# Problem details:
Extend the essay on halophytes below, starting right after its last sentence.

# Text:
Halophytes May 2017

When land is irrigated for agriculture, salt content increases over time as the salt goes unused by fresh water crops and builds up in the soil as water is consumed for plant growth. There are currently 240,000 square miles of land on earth that are too saline to grow conventional food and fuel crops on and that number increases almost 8 square miles a day. As a result we have a France-sized patch of land too salty to grow anything of current use. The operative word there is current because there are plants that could grow there, halophytes, we just lack a market.

Saline plants can be processed into biomass that is useful for a variety of things like biofuel and food. Because these crops would not compete with existing fresh water crops for land use, they could be used for their most valuable purpose. Currently that means biofuel. There are strict regulations on land use that require a good portion of arable land be used for food. This is despite the fact that acre by acre one can generate more revenue and utility growing crops for biofuel. By creating a market for halophytes, you can increase the availability of inputs for biofuel without competing with food crops. This would reduce the price and increase the adoption of biofuel.

The main bottleneck to the adoption of saline plants as a source of biomass is in research to understand how to process halophytes into ethanol and grow it at scale without eroding your equipment in the salt. Various institutions and governments are currently researching how to do this at scale. Once solved the only remaining barrier to adoption will be the lack of economies of scale to support widespread adoption. This could be overcome by following a similar playbook to Tesla in the early days. Start with high margin, low volume products and move downmarket. Step one is create a small market for high margin applications of biomass. This implicates health food. Step two would be move down the biomass pyramid to something higher volume and lower margin. This implicates staple crops. Step three would be achieve complex vertical integration and economy of scale. If you protected your intellectual property appropriately along the way and partnered with the right expertise in biofuel, you could then achieve saline plant biofuel at scale. This would be tremendously profitable as the IP holder and good for the earth at the same time.

The main bottleneck to pursuing the plan is in figuring out how to create a market for an otherwise unknown source of biomass with consumers largely averted to change. The solution involves finding a way to process saline plants such that they taste good. The inherent nutritional properties are actually quite strong: several saline plants are excellent sources of minerals and a vegan source of protein. If you can figure out how to liberate the salt cells from the plant and use the plant material as an ingredient in a health food product, you would achieve step one.

# Supplied data:
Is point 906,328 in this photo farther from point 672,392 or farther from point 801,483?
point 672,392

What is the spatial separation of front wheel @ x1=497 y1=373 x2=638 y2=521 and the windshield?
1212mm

# Answer to this task:
Once step one is achieved, you can use the profitability inherent in selling a high margin consumer product whose inputs are salt water and sunlight to fund step two. Over time the goal would be to drive down the price at which one could profitably sell a halophyte as a staple crop. Similar to the increasing success of Quinoa, economies of scale support further development and beget reduced prices and increased consumption. People want the health benefits and those benefits are largely shared by various halophytes like salicornia. Once you reach Quinoa status you can do step three.

Step three implicates producing halophyte biomass at scale. In order to finance a business of this size you would need some defensible intellectual property. This would likely be a product of pursuing the first and second step of the mission, including figuring out the issue of desalinating the biomass before making food out of it and all of the necessary research that would go into it. Patents on the plant genetics, growing process, harvesting process and processing systems would protect the business and allow safe progression to step three: commoditization.

Because wide scale adoption of halophytes as a biomass are inherently good owing to the lack of competition for existing arable land and superior attributes as a biofuel and food, commoditization of halophytes would be ultimate success. Step three implicates a mass market for the product of the plant including biofuel and food uses. The highest margin opportunities could be pursued, unhindered by existing regulations around land use and likely bolstered by various interested parties in the form of governments, research institutions and businesses.

Once the world has successfully adopted halophytes as a means and source of the various consumable products we use to fuel our quality of life, we will make significant progress reducing the relative wealth required to live and sustain ourselves. The call to action is simple: we need to figure out how to make saline plants taste good. Once we solve that, we can progress to the next step. Before that happens, it is unlikely that halophytes will achieve some miraculous source of economies of scale and without that it is unlikely that we can achieve the original goal.